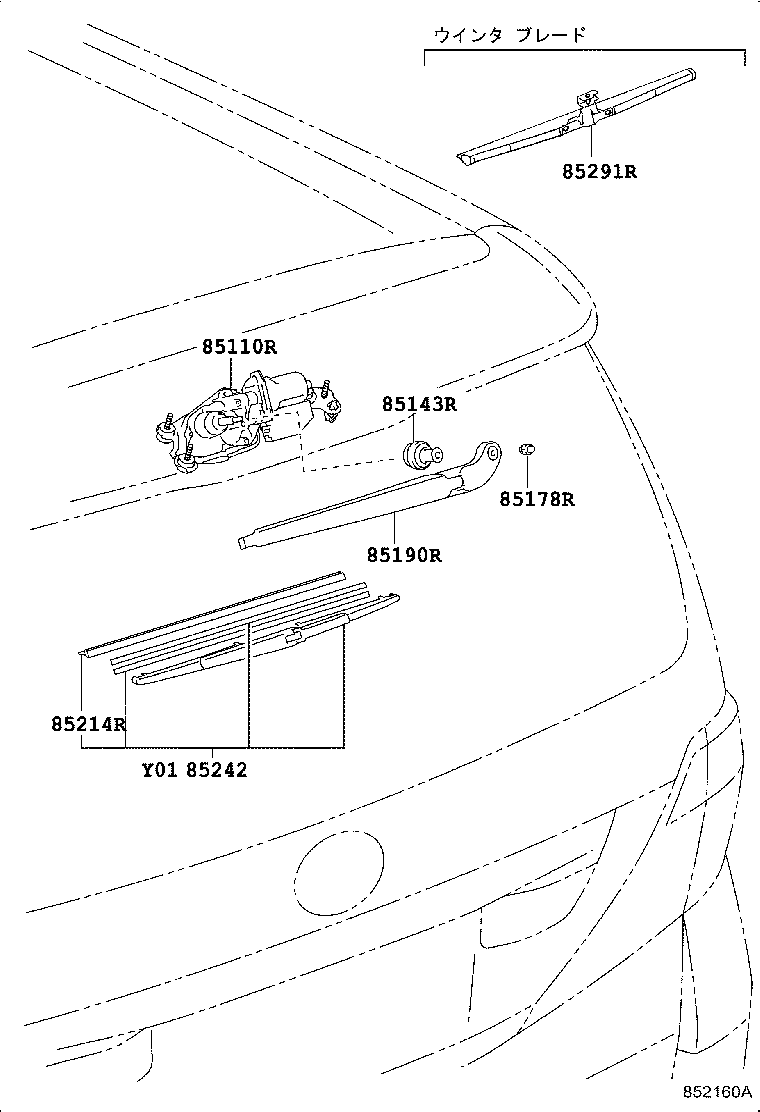 ウインタ ブレード

85291R

85110R

85143R

85178R

85190R

85214R

Y01 85242

852160A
* * *
What you return should match the material line for line, with the images removed.

TASK OUTPUT:
 ウインタ ブレード

85291R

85110R

85143R

85178R

85190R

85214R

Y01 85242

852160A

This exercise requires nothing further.